WAC 388-502-0020   General requirements for providers.  (1) Enrolled providers must:

     (a) Keep legible, accurate, and complete charts and records to justify the services provided to each client, including, but not limited to:

     (i) Patient's name and date of birth;

     (ii) Dates of services;

     (iii) Name and title of person performing the service, if other than the billing practitioner;

     (iv) Chief complaint or reason for each visit;

     (v) Pertinent medical history;

     (vi) Pertinent findings on examination;

     (vii) Medications, equipment, and/or supplies prescribed or provided;

     (viii) Description of treatment (when applicable);

     (ix) Recommendations for additional treatments, procedures, or consultations;

     (x) X rays, tests, and results;

     (xi) Dental photographs and teeth models;

     (xii) Plan of treatment and/or care, and outcome; and

     (xiii) Specific claims and payments received for services.

     (b) Assure charts are authenticated by the person who gave the order, provided the care, or performed the observation, examination, assessment, treatment or other service to which the entry pertains;

     (c) Make charts and records available to DSHS, its contractors, and the US Department of Health and Human Services upon request, for six years from the date of service or longer if required specifically by federal or state law or regulation;

     (d) Bill the department according to department rules and billing instructions;

     (e) Accept the payment from the department as payment in full;

     (f) Follow the requirements in WAC 388-502-0160 and 388-538-095 about billing clients;

     (g) Fully disclose ownership and control information requested by the department;

     (h) Provide all services without discriminating on the grounds of race, creed, color, age, sex, religion, national origin, marital status, or the presence of any sensory, mental or physical handicap; and

     (i) Provide all services according to federal and state laws and rules, and billing instructions issued by the department.
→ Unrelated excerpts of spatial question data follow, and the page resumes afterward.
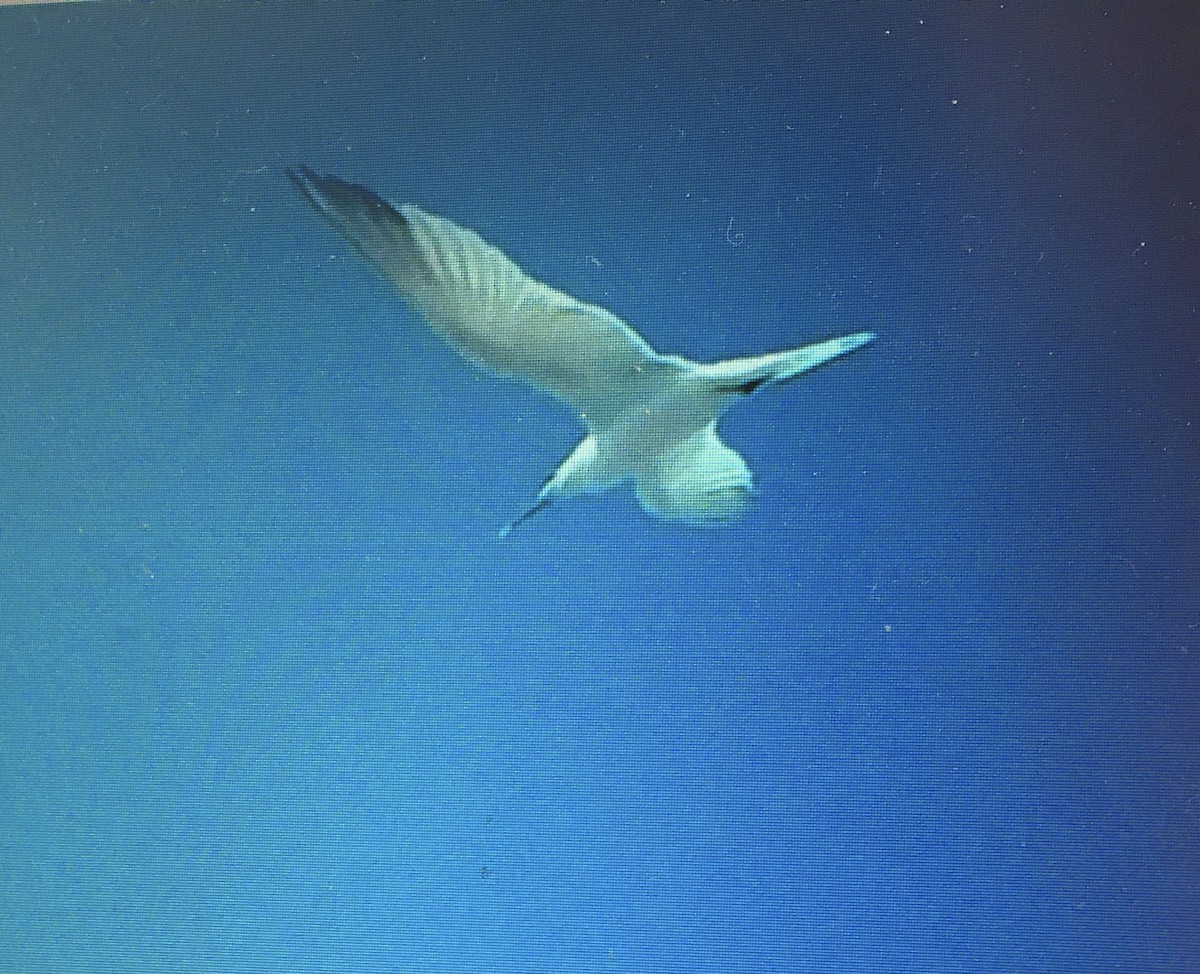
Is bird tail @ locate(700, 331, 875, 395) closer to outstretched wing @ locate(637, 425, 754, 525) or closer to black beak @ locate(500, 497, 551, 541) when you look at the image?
outstretched wing @ locate(637, 425, 754, 525)

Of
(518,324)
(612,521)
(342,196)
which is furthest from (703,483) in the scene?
(342,196)

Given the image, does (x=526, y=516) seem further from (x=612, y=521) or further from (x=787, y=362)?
(x=787, y=362)

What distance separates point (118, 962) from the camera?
1.98ft

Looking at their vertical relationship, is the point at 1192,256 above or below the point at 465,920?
above

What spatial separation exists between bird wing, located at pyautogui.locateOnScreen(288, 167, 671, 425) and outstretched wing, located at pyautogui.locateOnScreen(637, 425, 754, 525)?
0.06 m

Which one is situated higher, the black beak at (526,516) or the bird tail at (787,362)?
the bird tail at (787,362)

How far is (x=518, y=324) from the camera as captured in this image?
595 mm

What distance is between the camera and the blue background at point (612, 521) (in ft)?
1.88

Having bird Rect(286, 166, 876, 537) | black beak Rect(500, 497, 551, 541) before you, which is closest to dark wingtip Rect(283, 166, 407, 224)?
bird Rect(286, 166, 876, 537)

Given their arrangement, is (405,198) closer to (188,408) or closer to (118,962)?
(188,408)

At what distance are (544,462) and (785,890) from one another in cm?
36

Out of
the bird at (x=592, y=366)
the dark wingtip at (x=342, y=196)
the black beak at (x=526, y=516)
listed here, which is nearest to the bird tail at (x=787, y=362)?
the bird at (x=592, y=366)

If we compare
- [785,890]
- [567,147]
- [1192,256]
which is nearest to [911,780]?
[785,890]

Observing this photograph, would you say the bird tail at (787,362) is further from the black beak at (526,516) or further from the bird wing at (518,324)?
the black beak at (526,516)
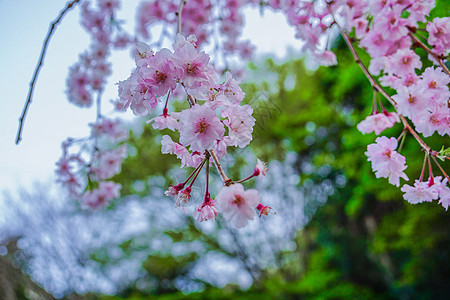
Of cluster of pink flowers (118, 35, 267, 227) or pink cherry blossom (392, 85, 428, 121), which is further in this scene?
pink cherry blossom (392, 85, 428, 121)

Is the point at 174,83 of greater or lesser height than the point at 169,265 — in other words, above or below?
above

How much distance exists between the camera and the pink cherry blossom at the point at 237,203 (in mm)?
542

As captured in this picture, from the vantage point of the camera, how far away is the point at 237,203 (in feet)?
1.87

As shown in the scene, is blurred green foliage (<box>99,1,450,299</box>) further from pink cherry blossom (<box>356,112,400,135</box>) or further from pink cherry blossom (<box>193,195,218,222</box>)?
pink cherry blossom (<box>193,195,218,222</box>)

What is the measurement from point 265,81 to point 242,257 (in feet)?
11.4

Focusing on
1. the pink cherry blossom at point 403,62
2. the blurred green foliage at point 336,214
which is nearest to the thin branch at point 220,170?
the pink cherry blossom at point 403,62

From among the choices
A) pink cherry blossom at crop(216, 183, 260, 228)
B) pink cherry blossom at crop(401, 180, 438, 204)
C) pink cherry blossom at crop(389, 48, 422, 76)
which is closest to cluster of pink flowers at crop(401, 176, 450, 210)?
pink cherry blossom at crop(401, 180, 438, 204)

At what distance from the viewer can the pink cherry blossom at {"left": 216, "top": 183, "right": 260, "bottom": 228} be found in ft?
1.78

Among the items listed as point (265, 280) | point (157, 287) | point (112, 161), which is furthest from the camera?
point (157, 287)

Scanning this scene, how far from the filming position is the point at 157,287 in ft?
24.6

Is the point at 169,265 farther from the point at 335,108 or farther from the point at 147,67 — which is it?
the point at 147,67

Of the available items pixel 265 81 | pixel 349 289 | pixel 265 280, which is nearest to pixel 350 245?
pixel 349 289

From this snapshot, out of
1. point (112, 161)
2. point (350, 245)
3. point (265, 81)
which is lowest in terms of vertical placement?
point (350, 245)

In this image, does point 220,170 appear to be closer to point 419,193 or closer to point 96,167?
point 419,193
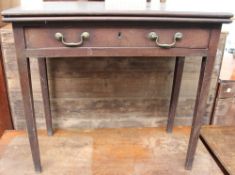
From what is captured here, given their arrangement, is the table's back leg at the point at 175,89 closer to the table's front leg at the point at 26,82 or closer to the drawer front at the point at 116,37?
the drawer front at the point at 116,37

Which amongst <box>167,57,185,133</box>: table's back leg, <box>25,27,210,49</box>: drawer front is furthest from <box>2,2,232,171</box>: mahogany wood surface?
<box>167,57,185,133</box>: table's back leg

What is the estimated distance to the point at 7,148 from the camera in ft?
3.86

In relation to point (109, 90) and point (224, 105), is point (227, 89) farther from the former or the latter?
point (109, 90)

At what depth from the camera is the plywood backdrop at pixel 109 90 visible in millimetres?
1224

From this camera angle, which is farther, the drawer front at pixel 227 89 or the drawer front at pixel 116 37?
the drawer front at pixel 227 89

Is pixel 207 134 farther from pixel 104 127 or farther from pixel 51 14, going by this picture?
pixel 51 14

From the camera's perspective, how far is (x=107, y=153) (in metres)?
1.18

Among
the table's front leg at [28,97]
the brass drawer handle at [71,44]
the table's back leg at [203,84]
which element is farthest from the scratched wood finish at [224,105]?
the table's front leg at [28,97]

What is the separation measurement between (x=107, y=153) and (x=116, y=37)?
25.6 inches

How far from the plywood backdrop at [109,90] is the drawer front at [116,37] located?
407 mm

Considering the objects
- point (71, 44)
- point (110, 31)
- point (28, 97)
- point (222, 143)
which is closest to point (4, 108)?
point (28, 97)

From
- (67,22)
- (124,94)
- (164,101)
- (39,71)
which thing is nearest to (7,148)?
(39,71)

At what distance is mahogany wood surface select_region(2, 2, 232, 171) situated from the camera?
74 centimetres

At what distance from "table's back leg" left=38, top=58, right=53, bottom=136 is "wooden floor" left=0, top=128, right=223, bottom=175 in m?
0.08
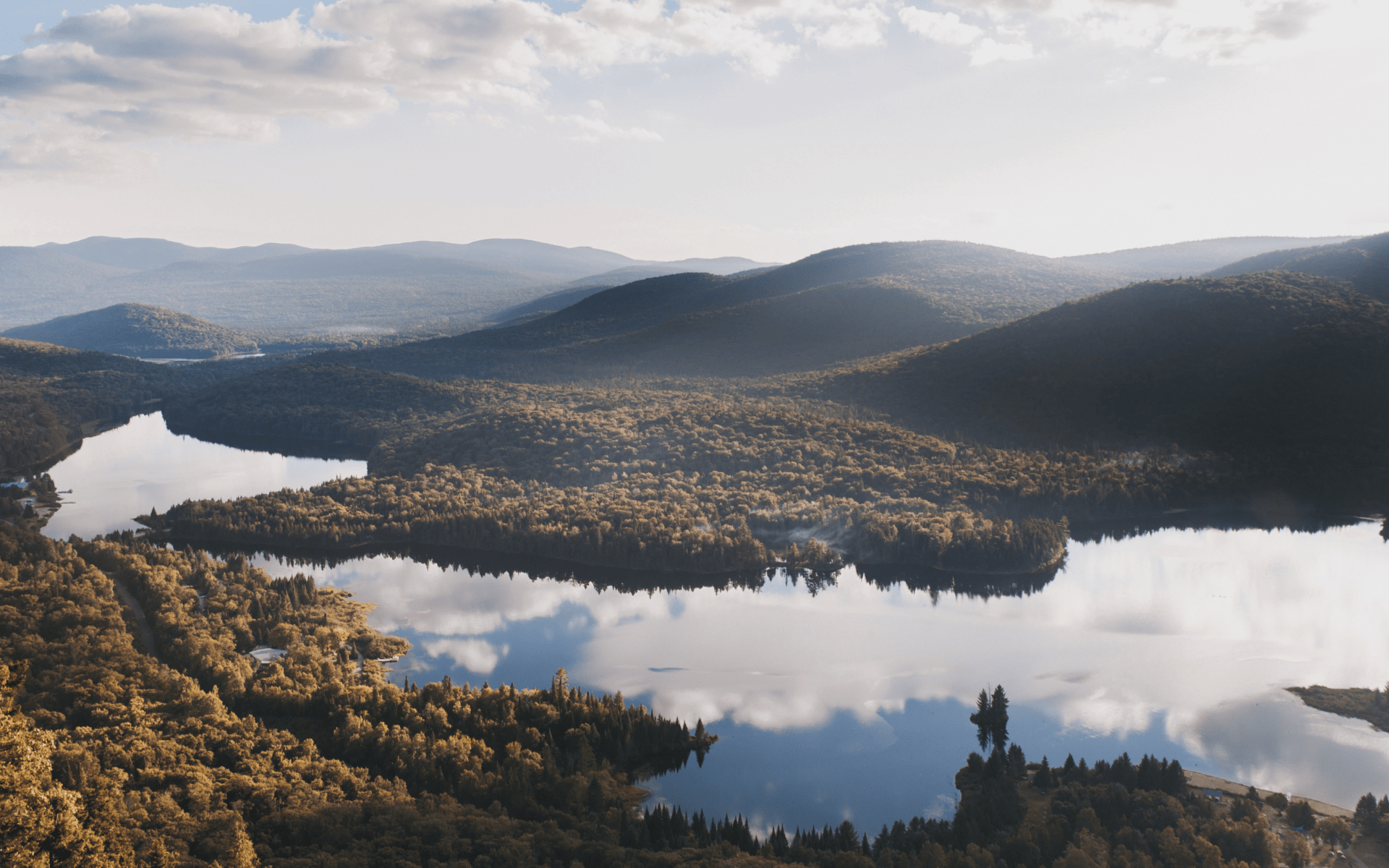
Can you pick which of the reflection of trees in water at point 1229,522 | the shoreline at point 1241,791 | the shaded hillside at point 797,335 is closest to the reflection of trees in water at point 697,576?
the reflection of trees in water at point 1229,522

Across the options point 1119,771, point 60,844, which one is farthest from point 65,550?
point 1119,771

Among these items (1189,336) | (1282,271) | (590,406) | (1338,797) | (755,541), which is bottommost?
(1338,797)

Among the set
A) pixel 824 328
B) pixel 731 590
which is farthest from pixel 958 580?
pixel 824 328

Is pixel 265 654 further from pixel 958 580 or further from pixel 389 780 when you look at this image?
pixel 958 580

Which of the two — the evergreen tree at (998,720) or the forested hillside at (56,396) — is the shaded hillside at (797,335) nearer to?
the forested hillside at (56,396)

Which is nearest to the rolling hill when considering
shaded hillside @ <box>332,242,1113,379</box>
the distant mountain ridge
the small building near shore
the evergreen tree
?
the distant mountain ridge

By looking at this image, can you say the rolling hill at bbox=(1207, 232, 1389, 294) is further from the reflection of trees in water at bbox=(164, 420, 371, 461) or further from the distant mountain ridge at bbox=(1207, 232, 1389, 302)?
the reflection of trees in water at bbox=(164, 420, 371, 461)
     (2) A provider may contact MAA with questions regarding its programs. However, MAA's response is based solely on the information provided to MAA's representative at the time of inquiry, and in no way exempts a provider from following the laws and rules that govern the department's programs.



[Statutory Authority: RCW 74.08.090, 74.09.500, and 74.09.530. 01-07-076, § 388-502-0020, filed 3/20/01, effective 4/20/01; 00-15-050, § 388-502-0020, filed 7/17/00, effective 8/17/00.]